TEXT SHOWN
--- Begin ---

My friend is a top boss in the corporate world. She manages teams stationed in various countries and is admired for her meticulous detailing, calm demeanour and sense of humour. Yet, she struggles as a parent, unable to function well when flexibility is more valuable than structure and listening takes precedence over giving instructions.

When she talks to me, I can see from my distance that she loves her children but doesn’t know how to honour them. As a parent, she expects her role to be in control, to call the shots, to take decisions on their behalf and to be the recipient of their gratitude.

This wouldn’t be a problem if she achieved the results she expects. Her children, both on the cusp of young adulthood, have learned to tune her out. They nod dutifully when she tells them what to do, but they are sluggish, forgetful and absent-minded about performing according to her instructions.

She is convinced the children and the rest of the world have ganged up against her.

“Make lists,” I text back to her. “Do at home what you would do at work when you have a problem that needs to be broken down into its components to be solved.”

“You make a list and send it to me,” she replies, doing what she is good at — delegating work.

Here’s my freewheeling list of lessons picked up on the way to becoming a parent who is sometimes expected to be smarter than she feels:

1) We desperately need to feel we are in charge, but the main lesson of it all is to let go, to loosen up, to allow home to be a safe space where we can experiment with being our varied selves. Authority is over-rated. Distract yourself from trying to assume control.

2) Forget about getting it right one day. It isn’t about who is right or wrong. It is about stepping back to allow others to step forward. Making space for the flawed, conflicted, real you to be seen openly, without feeling judged.

3) Everything we feel is tainted by the fear of judgment. Give yourself the freedom to be judged by others without feeling guilty, wrong or small. This is the first step towards learning to accept differences, especially in those closest to us.

--- End ---

Stored data entries
--- Begin ---

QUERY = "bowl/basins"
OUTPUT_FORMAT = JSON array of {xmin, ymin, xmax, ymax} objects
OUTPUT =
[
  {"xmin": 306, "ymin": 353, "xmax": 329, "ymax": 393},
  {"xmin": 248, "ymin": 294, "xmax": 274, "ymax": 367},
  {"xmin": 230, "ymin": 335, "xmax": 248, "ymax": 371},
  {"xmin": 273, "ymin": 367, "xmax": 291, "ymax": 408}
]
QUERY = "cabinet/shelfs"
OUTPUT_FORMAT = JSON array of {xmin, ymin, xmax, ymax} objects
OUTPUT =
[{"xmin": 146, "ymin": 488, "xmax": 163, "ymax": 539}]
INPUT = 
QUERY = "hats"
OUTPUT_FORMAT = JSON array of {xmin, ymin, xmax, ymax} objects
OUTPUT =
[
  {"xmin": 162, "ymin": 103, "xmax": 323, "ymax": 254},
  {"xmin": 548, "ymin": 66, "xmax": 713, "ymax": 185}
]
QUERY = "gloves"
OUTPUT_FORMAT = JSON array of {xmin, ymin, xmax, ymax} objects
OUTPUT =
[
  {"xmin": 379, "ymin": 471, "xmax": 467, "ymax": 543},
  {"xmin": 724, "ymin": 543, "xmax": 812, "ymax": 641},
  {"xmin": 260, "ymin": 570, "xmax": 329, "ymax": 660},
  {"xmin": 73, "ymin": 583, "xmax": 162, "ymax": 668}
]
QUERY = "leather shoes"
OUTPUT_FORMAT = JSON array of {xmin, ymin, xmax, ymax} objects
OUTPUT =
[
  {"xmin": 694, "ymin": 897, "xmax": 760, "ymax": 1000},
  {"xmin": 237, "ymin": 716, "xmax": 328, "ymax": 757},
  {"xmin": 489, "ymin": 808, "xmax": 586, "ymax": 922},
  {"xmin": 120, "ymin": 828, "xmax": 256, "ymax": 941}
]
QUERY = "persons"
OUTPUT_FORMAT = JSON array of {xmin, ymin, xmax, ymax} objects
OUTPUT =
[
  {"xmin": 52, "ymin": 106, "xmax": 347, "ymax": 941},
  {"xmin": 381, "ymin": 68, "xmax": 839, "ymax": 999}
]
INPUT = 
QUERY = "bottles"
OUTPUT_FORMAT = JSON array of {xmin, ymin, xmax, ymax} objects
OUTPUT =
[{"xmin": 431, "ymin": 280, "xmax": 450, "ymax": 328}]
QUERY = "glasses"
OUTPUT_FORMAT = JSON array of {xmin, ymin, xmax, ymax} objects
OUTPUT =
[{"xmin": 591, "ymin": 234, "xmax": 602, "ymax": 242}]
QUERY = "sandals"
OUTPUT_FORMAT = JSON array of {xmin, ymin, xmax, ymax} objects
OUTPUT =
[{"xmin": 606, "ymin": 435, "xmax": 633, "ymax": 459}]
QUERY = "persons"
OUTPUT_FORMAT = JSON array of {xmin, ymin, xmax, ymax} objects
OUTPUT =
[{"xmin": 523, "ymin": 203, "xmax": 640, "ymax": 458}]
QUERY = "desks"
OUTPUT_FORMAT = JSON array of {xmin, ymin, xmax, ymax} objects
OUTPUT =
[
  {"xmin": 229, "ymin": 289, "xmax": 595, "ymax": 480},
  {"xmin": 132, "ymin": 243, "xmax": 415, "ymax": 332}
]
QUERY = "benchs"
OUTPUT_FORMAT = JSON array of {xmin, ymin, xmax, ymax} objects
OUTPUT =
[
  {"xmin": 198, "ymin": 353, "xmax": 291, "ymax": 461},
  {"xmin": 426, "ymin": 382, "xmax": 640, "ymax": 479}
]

--- End ---

TASK GOAL
Continue the essay on parenting lessons from where it stops, adding the next few numbered points to the list.

ANSWER TO THIS TASK
4) Take frequent naps. Learn from your pets and little children. For bouts of high energy effectiveness, reward yourself with sleep that helps you replenish and restart. It also brings peace to the ecosystem.

5) Treat meltdowns as milestones — whether they are your own or that of your child’s. Like a pause on a long journey. You will get tired. You will miss a speed bump. You need to change pace. Be ready to bend, so you don’t have to break.

6) Neglect problems. More often than not, trying to solve a knot in one’s relationships in a hurry only makes it tighter rather than smoothen it. Conflicts in intimate relationships reveal themselves slowly. Give them the time they need.

7) Rejection is a great teacher. So is failure. Find healthy ways to separate yourself from being entangled with each other all the time, so that you can come together in love some of the times.

8) Days are long, months go fast, but the years, the years just seem to be on the run. Prolong the childhood of your children as long as you can. Prolong yours for the rest of your life. You deserve it.

9) Growing up means learning to deal with your pain without needing to hurt someone else. Learn to be kind to yourself instead of pleasing everyone else for validation.

10) Raising children empowers us; it offers us a chance to find our own lost selves. Embrace them, so you can embrace yourself fully.